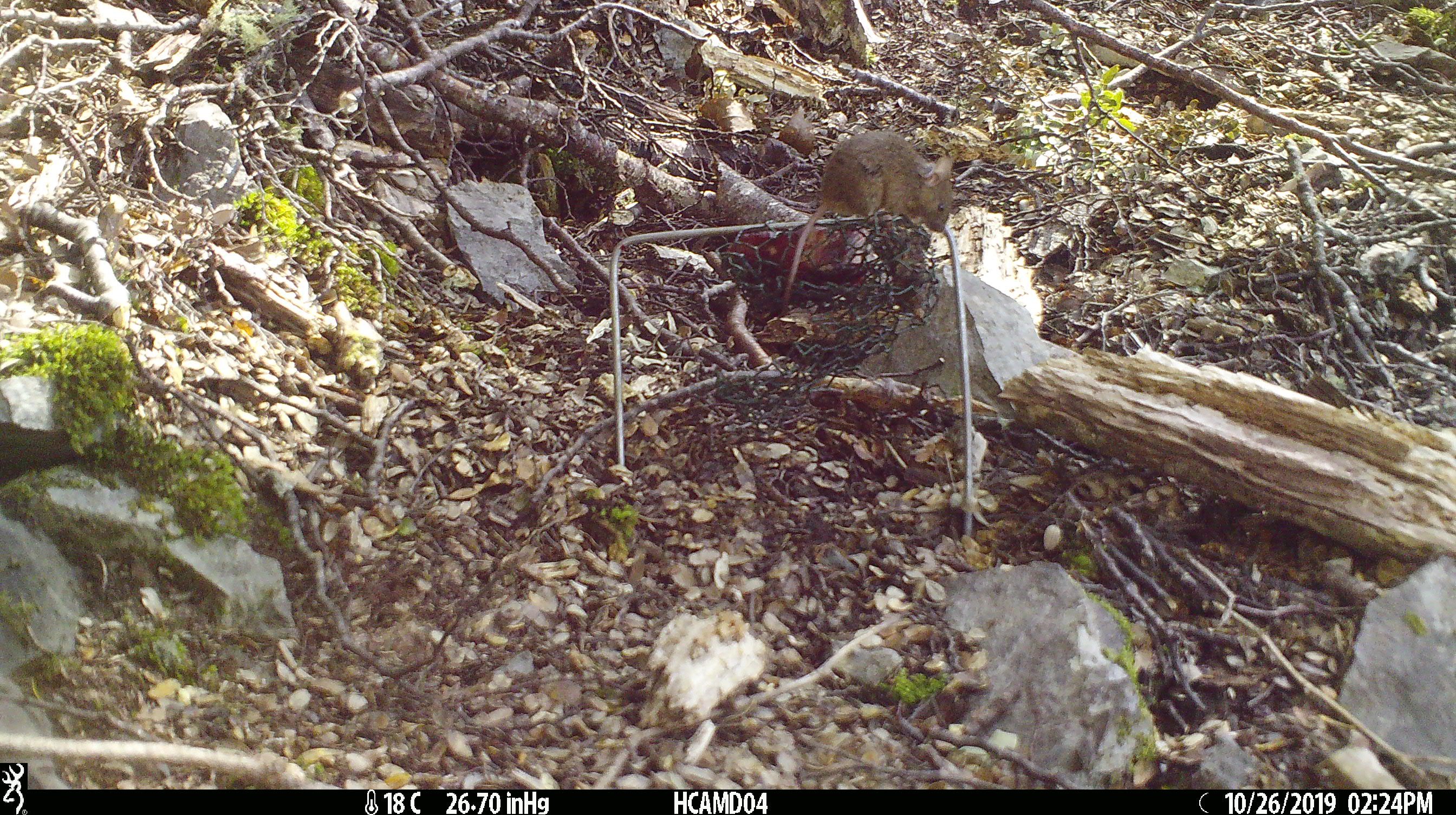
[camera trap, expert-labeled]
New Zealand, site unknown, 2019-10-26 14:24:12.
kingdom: Animalia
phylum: Chordata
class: Mammalia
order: Rodentia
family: Muridae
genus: Mus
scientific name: Mus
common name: mouse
Mouse (Mus).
══════════════════════════════
> DESCRIPTION OF THE TASK
Text only, no pictures: copy every entry exactly.

> ANSWER
[camera trap, expert-labeled]
New Zealand, site unknown, 2019-10-26 14:24:12.
kingdom: Animalia
phylum: Chordata
class: Mammalia
order: Rodentia
family: Muridae
genus: Mus
scientific name: Mus
common name: mouse
Mouse (Mus).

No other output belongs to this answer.